Sheik Zayed bin Sultan Al Nahyan, one of the richest rulers in the world according to Forbes magazine, died Tuesday at the age of 86. He was credited with forging close ties with the US and the West during his rule of the country, which stretched back to its 1971 founding after winning independence from Britain.
Sheik Zayed is expected to be succeeded by his eldest son, Sheik Khalifa bin Zayed Al Nahyan, as Emirates president. Sheik Khalifa, who has been crown prince of Abu Dhabi, the wealthiest of the seven emirates, since 1969, automatically becomes ruler of Abu Dhabi following his father's death.

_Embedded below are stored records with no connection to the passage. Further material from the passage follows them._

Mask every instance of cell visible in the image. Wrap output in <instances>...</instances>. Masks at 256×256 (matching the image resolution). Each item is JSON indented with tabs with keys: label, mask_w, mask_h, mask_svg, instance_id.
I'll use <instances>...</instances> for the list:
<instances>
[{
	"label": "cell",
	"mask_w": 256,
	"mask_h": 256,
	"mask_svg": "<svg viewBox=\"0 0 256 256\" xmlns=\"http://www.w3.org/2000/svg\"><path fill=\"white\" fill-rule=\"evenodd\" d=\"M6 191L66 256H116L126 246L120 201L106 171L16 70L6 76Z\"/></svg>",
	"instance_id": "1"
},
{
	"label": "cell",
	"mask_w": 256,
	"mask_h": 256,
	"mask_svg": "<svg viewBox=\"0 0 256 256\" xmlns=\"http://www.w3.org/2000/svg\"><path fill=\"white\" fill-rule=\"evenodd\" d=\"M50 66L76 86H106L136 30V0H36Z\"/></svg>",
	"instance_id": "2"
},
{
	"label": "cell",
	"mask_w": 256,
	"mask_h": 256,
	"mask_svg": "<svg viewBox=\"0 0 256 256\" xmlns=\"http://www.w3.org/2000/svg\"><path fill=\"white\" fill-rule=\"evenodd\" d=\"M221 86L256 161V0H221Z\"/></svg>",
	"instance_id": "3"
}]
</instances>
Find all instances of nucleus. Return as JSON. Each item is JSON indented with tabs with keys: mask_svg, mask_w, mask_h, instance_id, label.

The leaders of the seven emirates that make up the Emirates will appoint the new president within 30 days. In the meantime, the prime minister -- Sheik Maktoum bin Rashid Al Maktoum, a close relative of Sheik Zayed -- will serve as acting president. During the president's illness, Sheik Maktoum has been the public face of the Emirates.
Condolences have been flooding in from around the world following the death of Sheik Zayed, who had been ailing for several years and largely out of public eye. He had a kidney transplant in August 2000.
US Secretary of State Colin Powell said he was "saddened" by Sheik Zayed's death, describing the late leader as a "friend" and "symbol of benevolent and wise leadership characterized by generosity, tolerance, and avid pursuit of development and modernization."
Saudi Crown Prince Abdullah and Palestinian President Yasser Arafat were among numerous Arab leaders who expressed remorse for the loss of Sheik Zayed, whose rule led the unification of the seven tiny emirates on the eastern edge of the Arabian Peninsula -- once a backwater relegated to fishing from traditional dhow boats and diving for pearls in the Gulf waters.
"His death is a big loss for the Arab and Islamic nations and to humanity," Oman's Foreign Minister Youssef bin Alawi told Dubai-based Al-Arabiya TV.
Kuwait's information minister, Mohammed Abul-Hassan, credited Sheik Zayed with helping Kuwaitis who fled to the Emirates after Iraqi president Saddam Hussein ordered his forces to invade Kuwait in 1990, a move that led to the US-led 1991 Gulf War.
Alluding to the Emirates' incredible economic growth, Abul-Hassan said Sheik Zayed was an "example to be followed in his ability to turn the impossible into a truth."
The Emirates' top decision-making body, the Supreme Council, declared a 40-day official period of mourning would begin yesterday.